Книги

Женщины Льва Толстого. В творчестве и в жизни

22
18
20
22
24
26
28
30

25 июля – снова рассказ о визите в Судаково: «[…] После обеда поехал с Натальей Петровной к Валерии. В первый раз застал ее без платьев, как говорит Сережа. Она в 10 раз лучше – главное, естественна. Закладывала волосы за уши, поняв, что это мне нравится. Сердилась на меня [?]. Кажется, она деятельно любящая натура. Провел вечер счастливо».

Некоторые авторы прочитали «застал ее без платьев» дословно и по этому поводу выстроили даже весьма откровенные предположения. Но повесть «Семейное счастье» вполне объясняет эту фразу:

«В конце мая Сергей Михайлыч, как и обещал, вернулся из своей поездки.

В первый раз он приехал вечером, когда мы совсем не ожидали его. Мы сидели на террасе и собирались пить чай. […] У нас на террасе, на белой скатерти, блестел и кипел светловычищенный самовар, стояли сливки, крендельки, печенья. […]. На мне была холстинковая блуза с открытыми рукавами, и голова была повязана платком по мокрым волосам.
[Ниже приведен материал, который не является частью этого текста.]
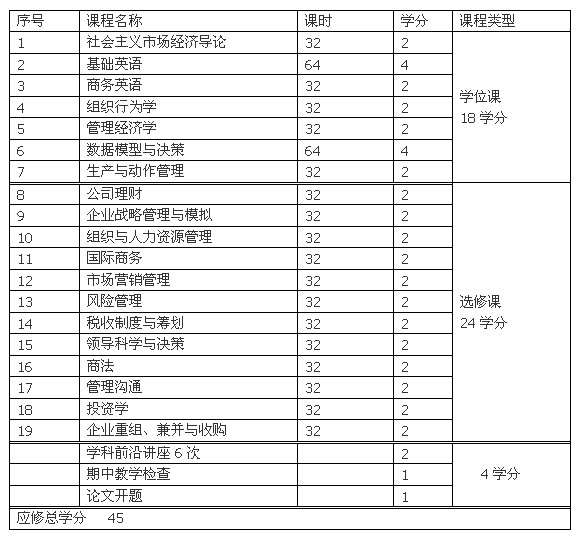 | 序号 | 课程名称 | 课时 | 学分 | 课程类型 |
|---|---|---|---|---|
| 1 | 社会主义市场经济导论 | 32 | 2 | 学位课 18 学分 |
| 2 | 基础英语 | 64 | 4 | |
| 3 | 商务英语 | 32 | 2 | |
| 4 | 组织行为学 | 32 | 2 | |
| 5 | 管理经济学 | 32 | 2 | |
| 6 | 数据模型与决策 | 64 | 4 | |
| 7 | 生产与动作管理 | 32 | 2 | |
| 8 | 公司理财 | 32 | 2 | 选修课 24 学分 |
| 9 | 企业战略管理与模拟 | 32 | 2 | |
| 10 | 组织与人力资源管理 | 32 | 2 | |
| 11 | 国际商务 | 32 | 2 | |
| 12 | 市场营销管理 | 32 | 2 | |
| 13 | 风险管理 | 32 | 2 | |
| 14 | 税收制度与筹划 | 32 | 2 | |
| 15 | 领导科学与决策 | 32 | 2 | |
| 16 | 商法 | 32 | 2 | |
| 17 | 管理沟通 | 32 | 2 | |
| 18 | 投资学 | 32 | 2 | |
| 19 | 企业重组、兼并与收购 | 32 | 2 | |
| | 学科前沿讲座 6 次 | | 2 | 4 学分 |
| | 期中教学检查 | | 1 | |
| | 论文开题 | | 1 | |
| 应修总学分 45 | | | | |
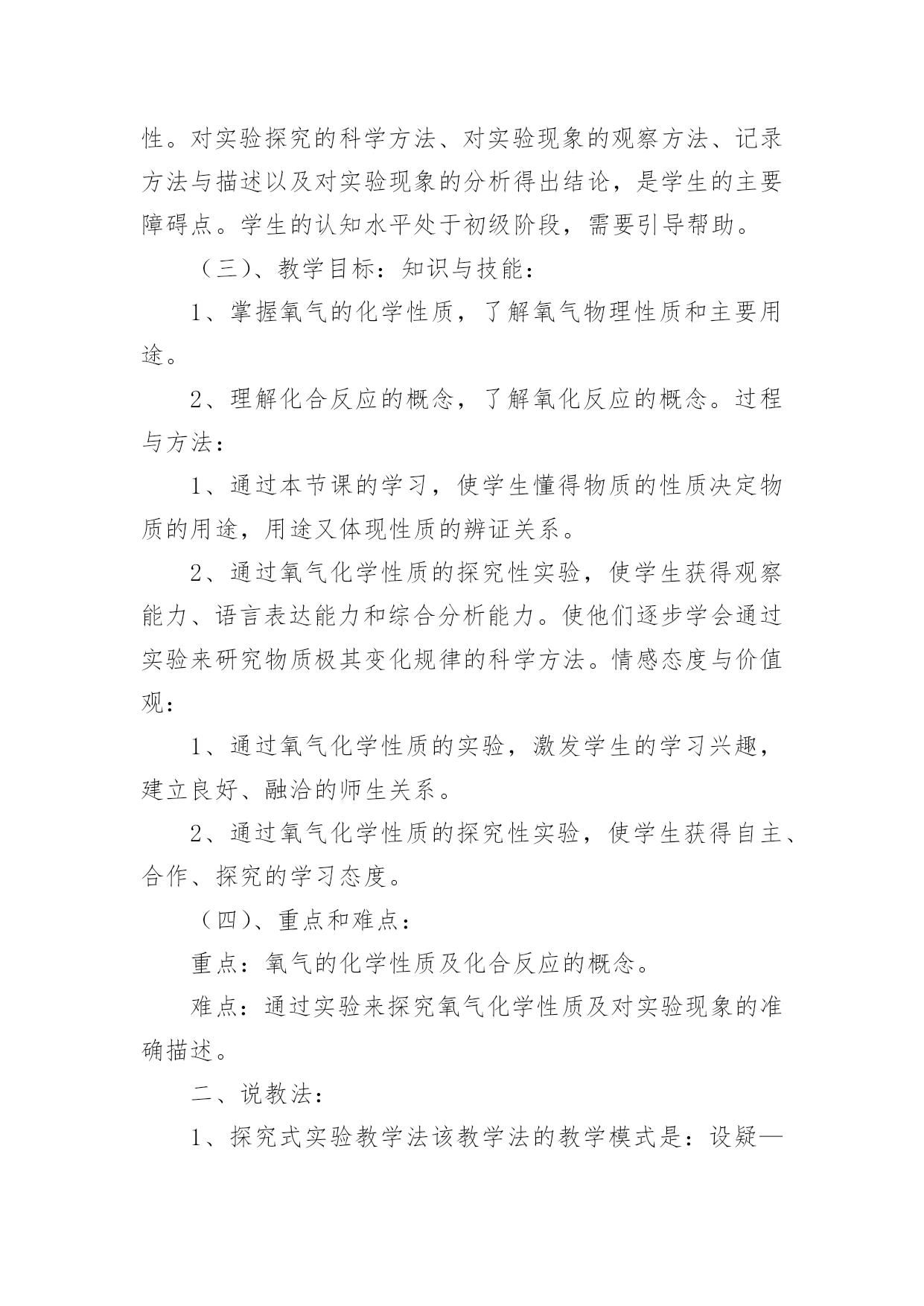 性。对实验探究的科学方法、对实验现象的观察方法、记录方法与描述以及对实验现象的分析得出结论，是学生的主要障碍点。学生的认知水平处于初级阶段，需要引导帮助。

（三）、教学目标：知识与技能：

1、掌握氧气的化学性质，了解氧气物理性质和主要用途。

2、理解化合反应的概念，了解氧化反应的概念。过程与方法：

1、通过本节课的学习，使学生懂得物质的性质决定物质的用途，用途又体现性质的辨证关系。

2、通过氧气化学性质的探究性实验，使学生获得观察能力、语言表达能力和综合分析能力。使他们逐步学会通过实验来研究物质极其变化规律的科学方法。情感态度与价值观：

1、通过氧气化学性质的实验，激发学生的学习兴趣，建立良好、融洽的师生关系。

2、通过氧气化学性质的探究性实验，使学生获得自主、合作、探究的学习态度。

（四）、重点和难点：

重点：氧气的化学性质及化合反应的概念。

难点：通过实验来探究氧气化学性质及对实验现象的准确描述。

二、说教法：

1、探究式实验教学法该教学法的教学模式是：设疑—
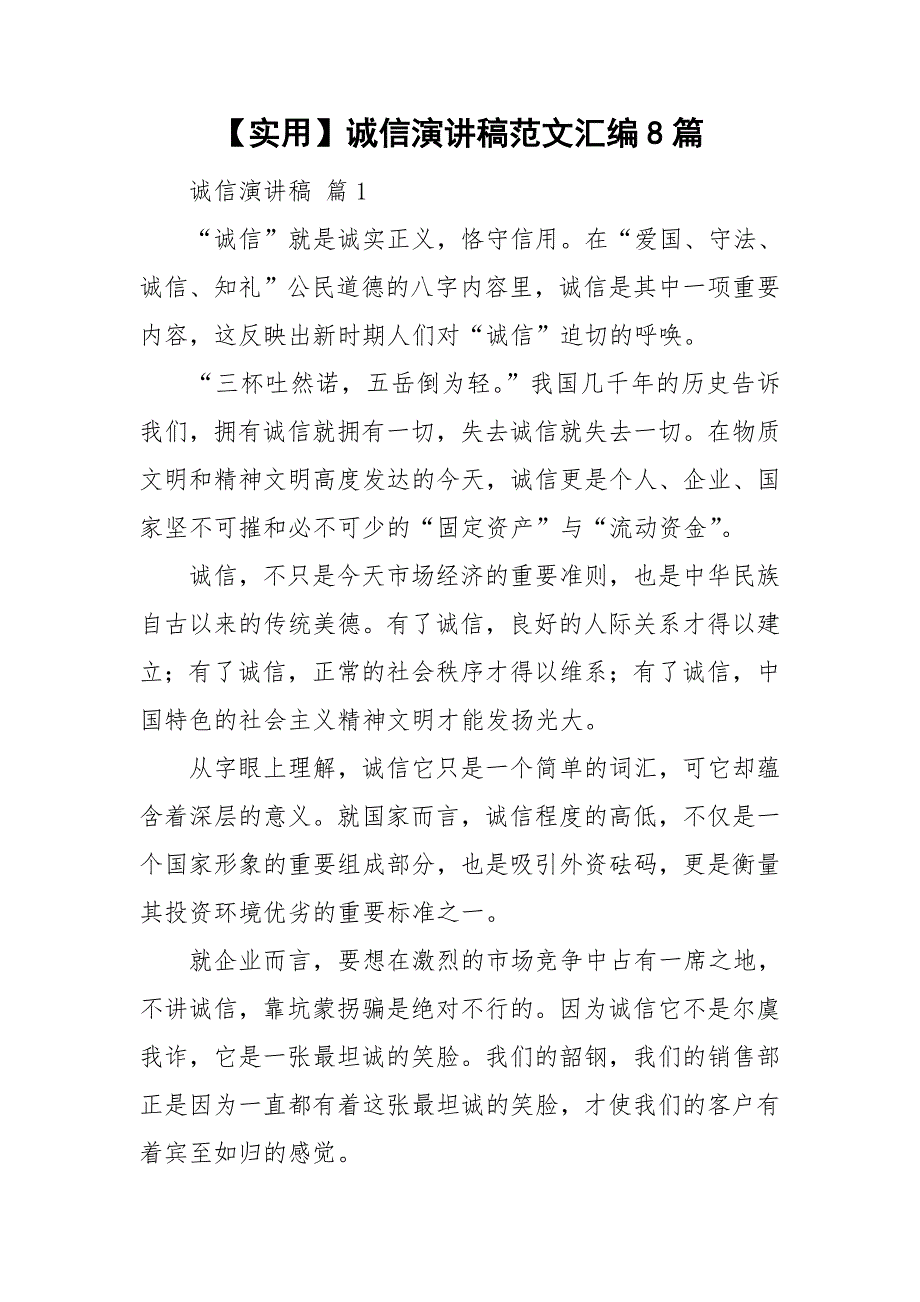 【实用】诚信演讲稿范文汇编8篇

诚信演讲稿 篇1

“诚信”就是诚实正义，恪守信用。在“爱国、守法、诚信、知礼”公民道德的八字内容里，诚信是其中一项重要内容，这反映出新时期人们对“诚信”迫切的呼唤。

“三杯吐然诺，五岳倒为轻。”我国几千年的历史告诉我们，拥有诚信就拥有一切，失去诚信就失去一切。在物质文明和精神文明高度发达的今天，诚信更是个人、企业、国家坚不可摧和必不可少的“固定资产”与“流动资金”。

诚信，不只是今天市场经济的重要准则，也是中华民族自古以来的传统美德。有了诚信，良好的人际关系才得以建立；有了诚信，正常的社会秩序才得以维系；有了诚信，中国特色的社会主义精神文明才能发扬光大。

从字眼上理解，诚信它只是一个简单的词汇，可它却蕴含着深层的意义。就国家而言，诚信程度的高低，不仅是一个国家形象的重要组成部分，也是吸引外资砝码，更是衡量其投资环境优劣的重要标准之一。

就企业而言，要想在激烈的市场竞争中占有一席之地，不讲诚信，靠坑蒙拐骗是绝对不行的。因为诚信它不是尔虞我诈，它是一张最坦诚的笑脸。我们的韶钢，我们的销售部正是因为一直都有着这张最坦诚的笑脸，才使我们的客户有着宾至如归的感觉。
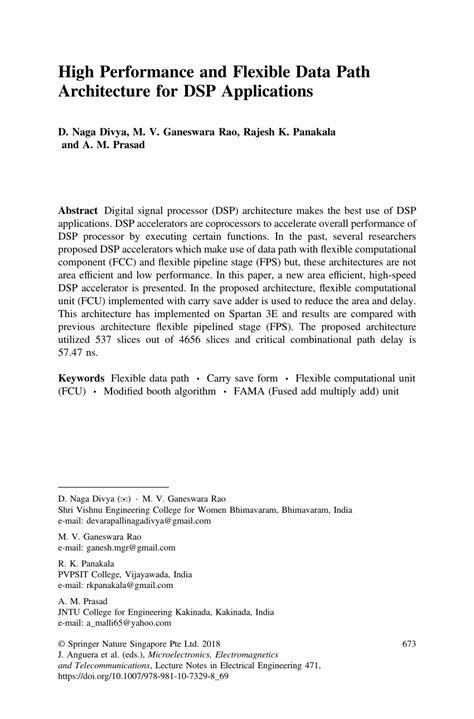 High Performance and Flexible Data Path Architecture for DSP Applications

D. Naga Divya, M. V. Ganeswara Rao, Rajesh K. Panakala and A. M. Prasad

Abstract Digital signal processor (DSP) architecture makes the best use of DSP applications. DSP accelerators are coprocessors to accelerate overall performance of DSP processor by executing certain functions. In the past, several researchers proposed DSP accelerators which make use of data path with flexible computational component (FCC) and flexible pipeline stage (FPS) but, these architectures are not area efficient and low performance. In this paper, a new area efficient, high-speed DSP accelerator is presented. In the proposed architecture, flexible computational unit (FCU) implemented with carry save adder is used to reduce the area and delay. This architecture has implemented on Spartan 3E and results are compared with previous architecture flexible pipelined stage (FPS). The proposed architecture utilized 537 slices out of 4656 slices and critical combinational path delay is 57.47 ns.

Keywords Flexible data path · Carry save form · Flexible computational unit (FCU) · Modified booth algorithm · FAMA (Fused add multiply add) unit

D. Naga Divya (✉) · M. V. Ganeswara Rao
Shri Vishnu Engineering College for Women Bhimavaram, Bhimavaram, India
e-mail: devarapallinagadivya@gmail.com

M. V. Ganeswara Rao
e-mail: ganesh.mgr@gmail.com

R. K. Panakala
PVPSIT College, Vijayawada, India
e-mail: rkpanakala@gmail.com

A. M. Prasad
JNTU College for Engineering Kakinada, Kakinada, India
e-mail: a_malli65@yahoo.com

© Springer Nature Singapore Pte Ltd. 2018
J. Anguera et al. (eds.), Microelectronics, Electromagnetics and Telecommunications, Lecture Notes in Electrical Engineering 471, https://doi.org/10.1007/978-981-10-7329-8_69

673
Катя первая, еще через окно, увидала его.

– А! Сергей Михайлыч! – проговорила она. – А мы только что про вас говорили.

Я встала и хотела уйти, чтобы переодеться, но он застал меня в то время, как я была уже в дверях.

– Ну, что за церемонии в деревне, – сказал он, глядя на мою голову в платке и улыбаясь, – ведь вам не совестно Григория, а я, право, для вас Григорий. – Но именно теперь мне показалось, что он смотрит на меня совсем не так, как мог смотреть Григорий, и мне стало неловко.

– Я сейчас приду, – сказала я, уходя от него.

– Чем же это дурно? – прокричал он мне вслед. – Точно молодайка крестьянская.

“Как он странно посмотрел на меня, – думала я, торопливо переодеваясь наверху. – Ну, слава богу, что он приехал, веселей будет!” И, посмотревшись в зеркало, весело сбежала вниз по лестнице и, не скрывая того, что торопилась, запыхавшись вошла на террасу. Он сидел за столом и рассказывал Кате про наши дела. Взглянув на меня, он улыбнулся и продолжал говорить…».

28 июля: «[…] поехал к Арсеньевым, которые звали. Странно, что Валерия начинает мне нравиться, как женщина, тогда как прежде, как женщина именно, она была мне отвратительна. Но и то не всегда, а когда я настроюсь. Вчера я в первый раз заметил ее bras (плечи), которые прежде мне были отвратительны».

А ведь очень важно, чтобы нравилось все… И, конечно, плечи, и руки. Но тут не складывалось. А все же полностью отказаться от ухаживаний пока не готов.

30 июля – новый поворот во время визита в Судаково: «… Валерию и Mlle Vergani застал в слезах, письмо от Ольги, будто выходит замуж». Вполне понятно, почему в слезах. Жених вроде как ездит, а замуж не зовет. Толстой вполне понял это. И отношение к событию таковому выразил иными несколько словами: «Валерия совсем в неглиже. Не понравилась очень. И говорила глупо, что Дэвид Копперфильд много перенес несчастий и т. п. Дома… с тетенькой Полиной мы сердиты друг на друга. Я спорил о слабости женщин…». Вот ведь и в оценке литературы несходство понятий. Да ведь Валерия, как увидим дальше, не слишком дружна с книгой…

31 июля события были связаны с замужеством Ольги. Из разговоров в тот день единственный вывод: «Валерия, кажется, просто глупа…». Глупой она представлялась Толстому и на следующий день. Тем не менее 9 августа он снова проявил интерес, когда Арсеньевы приехали к нему в гости, но и тут вывод для барышни неутешительный: «Валерия была в конфузном состоянии духа и жестоко аффектирована, и глупа» и далее: «Валерия возбуждала во мне все одно чувство любознательности и признательности».

Наконец, Валерия заговорила на темы брака. Что она говорила, не указано в дневнике. Но вывод противоположный прежним: «…она не глупа и необыкновенно добра».

Не указан разговор в дневнике, но зато раскрыт довольно подробно в «Семейном счастье»:

«– Что вы не женитесь? – сказала Катя. – Вы бы отличный муж были.

– Оттого, что я люблю сидеть, – засмеялся он. – Нет, Катерина Карловна, нам с вами уж не жениться. На меня уж давно все перестали смотреть, как на человека, которого женить можно. А я сам и подавно, и с тех пор мне так хорошо стало, право.

Мне показалось, что он как-то неестественно-увлекательно говорит это.

– Вот хорошо! Тридцать шесть лет, уж и отжил, – сказала Катя».